*STATED EXERCISE*
Copy the lines of the items word for word, starting with the line that contains "How much distance" and running through the end of the items, with both ends included.

*Rows of spatial question data*
- - -
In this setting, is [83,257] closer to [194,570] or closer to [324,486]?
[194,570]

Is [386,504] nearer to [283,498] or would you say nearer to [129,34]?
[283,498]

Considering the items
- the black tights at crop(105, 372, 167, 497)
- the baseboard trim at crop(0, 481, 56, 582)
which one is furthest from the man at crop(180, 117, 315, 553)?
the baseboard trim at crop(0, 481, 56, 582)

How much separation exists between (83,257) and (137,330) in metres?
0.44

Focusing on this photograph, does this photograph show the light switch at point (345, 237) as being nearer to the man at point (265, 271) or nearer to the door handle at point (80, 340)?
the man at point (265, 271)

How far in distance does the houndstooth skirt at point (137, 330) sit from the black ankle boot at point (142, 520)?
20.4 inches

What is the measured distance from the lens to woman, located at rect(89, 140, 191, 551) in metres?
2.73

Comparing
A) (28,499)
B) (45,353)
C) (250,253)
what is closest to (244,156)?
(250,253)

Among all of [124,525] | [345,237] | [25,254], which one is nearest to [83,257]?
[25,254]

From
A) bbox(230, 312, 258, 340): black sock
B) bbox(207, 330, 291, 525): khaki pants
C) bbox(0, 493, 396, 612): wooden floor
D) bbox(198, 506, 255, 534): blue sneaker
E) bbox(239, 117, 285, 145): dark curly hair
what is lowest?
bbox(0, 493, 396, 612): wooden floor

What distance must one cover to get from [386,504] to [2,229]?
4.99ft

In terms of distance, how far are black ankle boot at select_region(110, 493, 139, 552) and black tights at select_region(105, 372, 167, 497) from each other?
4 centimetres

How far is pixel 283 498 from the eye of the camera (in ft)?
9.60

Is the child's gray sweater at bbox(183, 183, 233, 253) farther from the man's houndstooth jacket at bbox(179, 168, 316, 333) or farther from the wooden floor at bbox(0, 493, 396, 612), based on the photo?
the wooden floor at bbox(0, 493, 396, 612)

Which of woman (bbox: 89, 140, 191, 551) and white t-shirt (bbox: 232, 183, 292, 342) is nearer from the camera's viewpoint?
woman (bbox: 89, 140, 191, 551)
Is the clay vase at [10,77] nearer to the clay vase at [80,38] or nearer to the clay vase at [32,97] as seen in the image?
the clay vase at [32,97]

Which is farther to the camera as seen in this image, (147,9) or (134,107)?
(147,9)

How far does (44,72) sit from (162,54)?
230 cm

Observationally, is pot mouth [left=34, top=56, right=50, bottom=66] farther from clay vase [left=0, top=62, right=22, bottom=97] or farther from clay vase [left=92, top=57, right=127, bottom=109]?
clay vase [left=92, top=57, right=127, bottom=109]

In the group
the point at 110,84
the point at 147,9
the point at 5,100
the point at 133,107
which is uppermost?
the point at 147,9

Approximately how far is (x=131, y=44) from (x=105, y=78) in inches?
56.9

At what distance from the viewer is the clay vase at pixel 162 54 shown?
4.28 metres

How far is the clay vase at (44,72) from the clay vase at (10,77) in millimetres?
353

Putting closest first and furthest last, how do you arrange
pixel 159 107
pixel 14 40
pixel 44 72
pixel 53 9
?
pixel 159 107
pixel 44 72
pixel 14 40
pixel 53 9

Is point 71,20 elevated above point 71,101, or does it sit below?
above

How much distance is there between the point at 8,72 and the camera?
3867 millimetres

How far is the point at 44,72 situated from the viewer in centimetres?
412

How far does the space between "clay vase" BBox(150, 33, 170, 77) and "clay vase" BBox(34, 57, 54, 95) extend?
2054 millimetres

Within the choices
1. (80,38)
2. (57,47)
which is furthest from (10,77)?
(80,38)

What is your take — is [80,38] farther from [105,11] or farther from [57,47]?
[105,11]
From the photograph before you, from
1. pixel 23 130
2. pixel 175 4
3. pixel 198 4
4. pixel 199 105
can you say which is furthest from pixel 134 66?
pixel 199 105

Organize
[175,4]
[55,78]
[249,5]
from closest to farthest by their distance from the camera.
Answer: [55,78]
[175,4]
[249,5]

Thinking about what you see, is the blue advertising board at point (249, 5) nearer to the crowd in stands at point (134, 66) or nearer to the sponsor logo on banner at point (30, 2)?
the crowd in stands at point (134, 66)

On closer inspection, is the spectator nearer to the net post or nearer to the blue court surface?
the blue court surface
- - -
*TASK ANSWER*
How much distance is there between the point at 8,72 and the camera?
3867 millimetres

How far is the point at 44,72 situated from the viewer in centimetres?
412

How far does the space between "clay vase" BBox(150, 33, 170, 77) and "clay vase" BBox(34, 57, 54, 95) extend?
2054 millimetres

Within the choices
1. (80,38)
2. (57,47)
which is furthest from (10,77)?
(80,38)

What is your take — is [80,38] farther from [105,11] or farther from [57,47]?
[105,11]
From the photograph before you, from
1. pixel 23 130
2. pixel 175 4
3. pixel 198 4
4. pixel 199 105
can you say which is furthest from pixel 134 66?
pixel 199 105

Organize
[175,4]
[55,78]
[249,5]
from closest to farthest by their distance from the camera.
Answer: [55,78]
[175,4]
[249,5]

Thinking about what you see, is the blue advertising board at point (249, 5) nearer to the crowd in stands at point (134, 66) or nearer to the sponsor logo on banner at point (30, 2)?
the crowd in stands at point (134, 66)

On closer inspection, is the spectator nearer to the net post or nearer to the blue court surface?
the blue court surface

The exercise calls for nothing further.